Regularization Techniques: Apply dropout layers and L2 regularization to prevent overfitting.
```
# Adding Dropout layer in TensorFlow model
tf.keras.layers.Dropout(0.2)
```

Early Stopping: Use early stopping during training to prevent overfitting.

early_stopping = tf.keras.callbacks.EarlyStopping(monitor='val_loss', patience=5)
model.fit(x_train, y_train, epochs=50, validation_data=(x_test, y_test), callbacks=[early_stopping])
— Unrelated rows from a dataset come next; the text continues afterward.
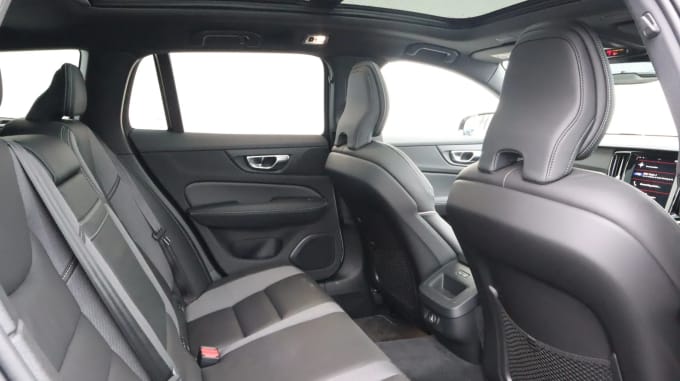 2020 Volvo V60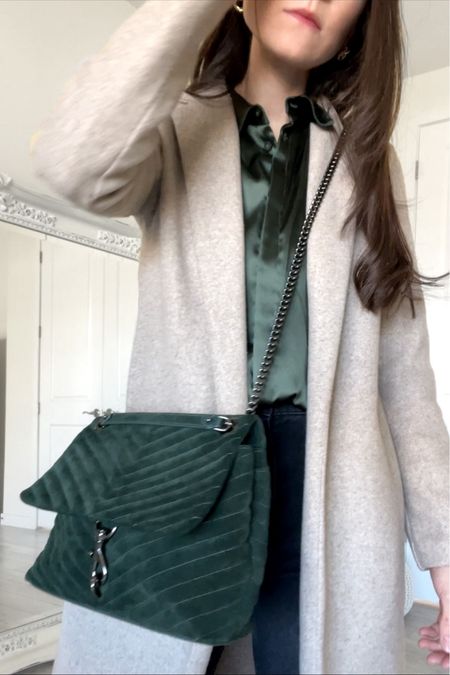 Green shirt outfit for fall 💚☕️

Fall outfit, green collar shirt, green bag, green handbag, outfit with green, beige coat, green collar shirt outfit, winter outfit, work outfit 

#LTKSeasonal #LTKworkwear #LTKstyletip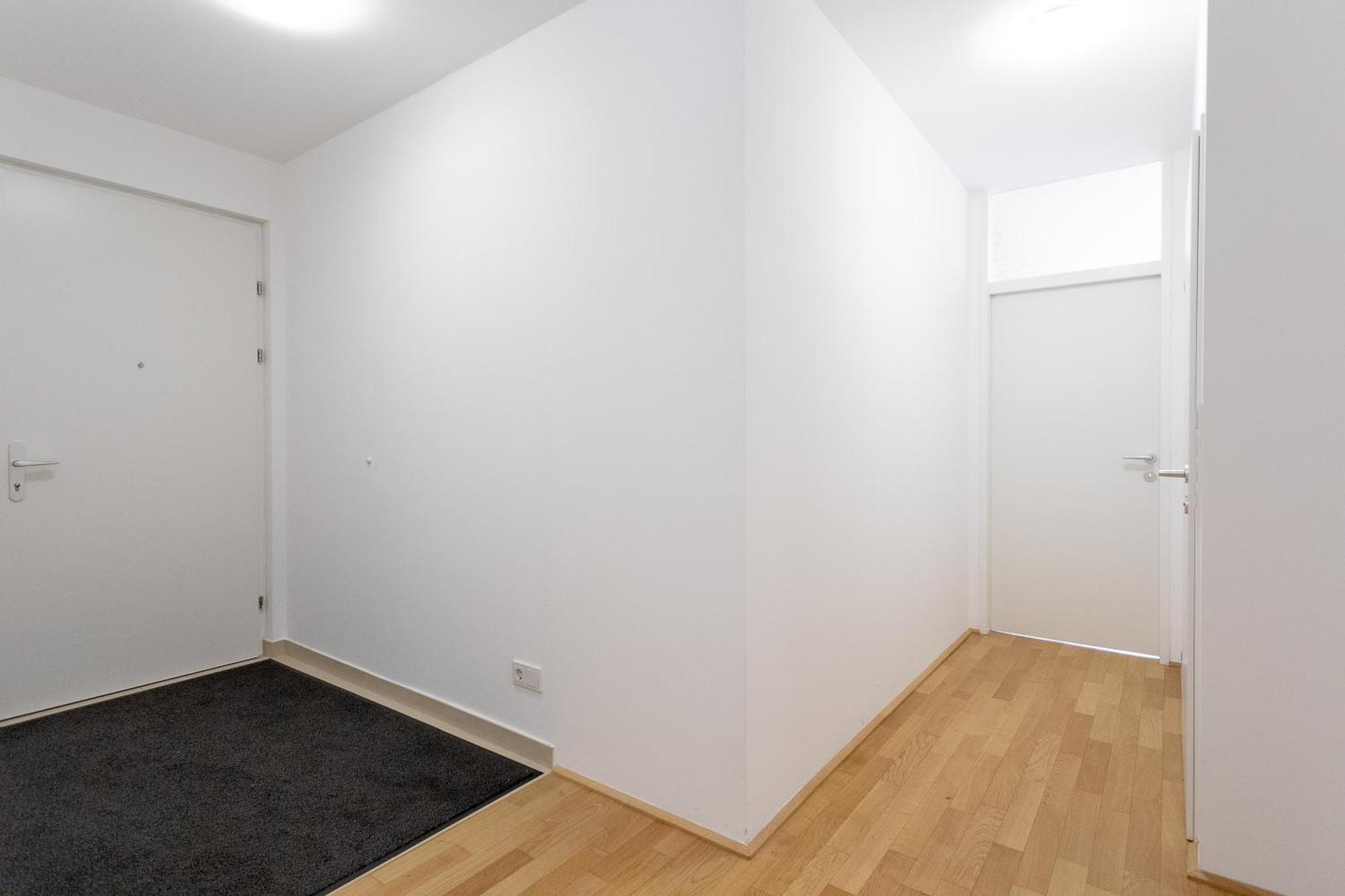 Private Room With Ac- Microwave, Personal Fridge & Metro Access - 7 Min To Center Wenen Buitenkant foto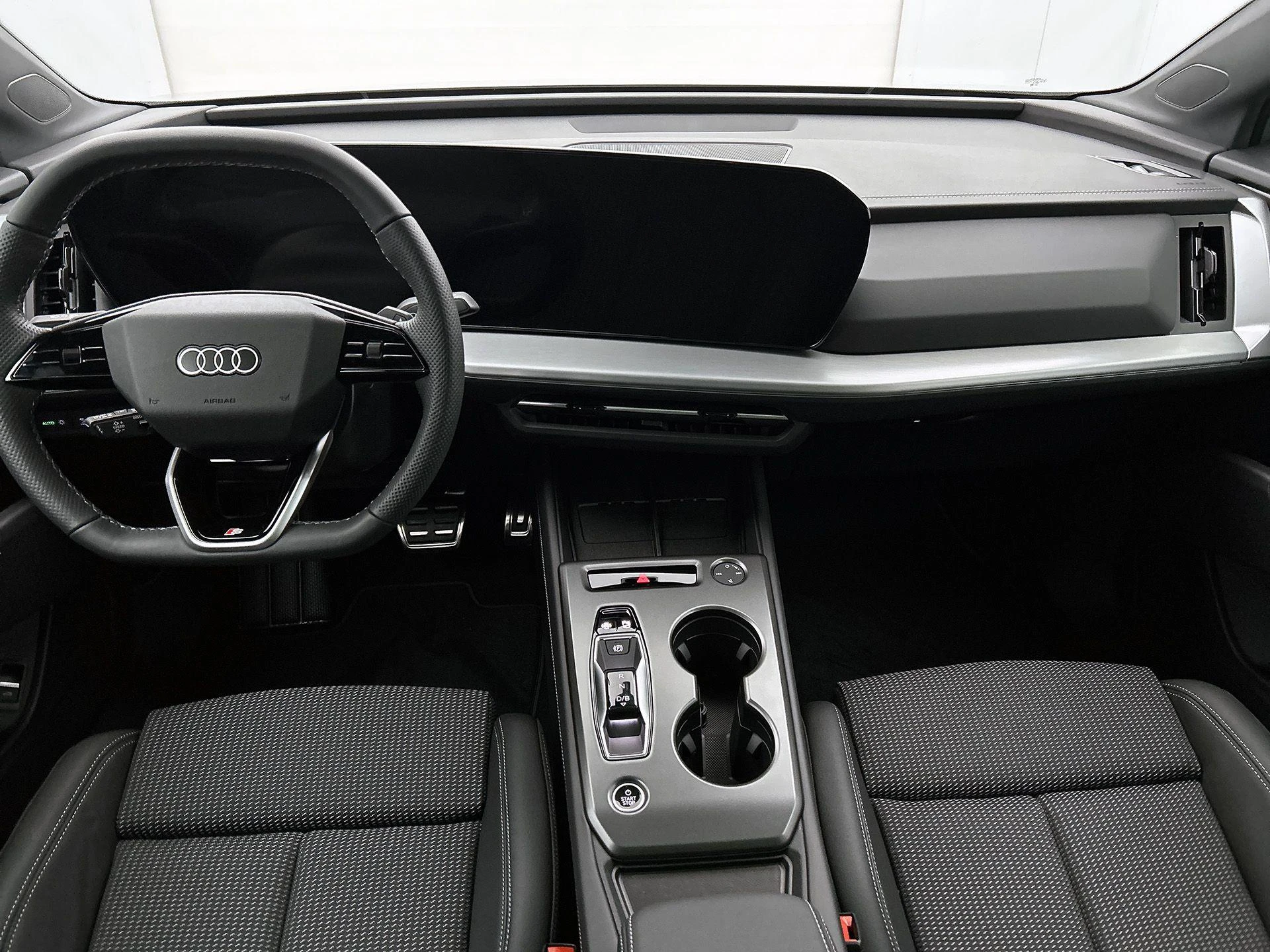 Audi-Q4 e-tron-image-17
Monitor Metrics: Include evaluation metrics like MAE and MAPE in model.compile to monitor them during training.

8. Conclusion

CNNs offer a powerful and efficient alternative to traditional RNNs and LSTMs for time series forecasting, especially when local patterns in the data are important. They are computationally less expensive and can capture both short- and medium-term dependencies. However, for tasks where long-term dependencies are critical, RNNs and LSTMs may still have the edge due to their ability to maintain state across time steps.

In practice, the choice of model will depend on the specific characteristics of your dataset and the problem you’re solving. CNNs are well-suited for applications where quick feature extraction from sequences is needed, while LSTMs and RNNs excel in handling complex temporal dependencies.

Experimenting with different architectures, tuning hyperparameters, and applying proper regularization will yield the best results, ensuring that your model generalizes well to unseen data. The use of cross-validation and more advanced evaluation metrics will also provide a clearer picture of your model’s performance, helping you make informed decisions about its deployment.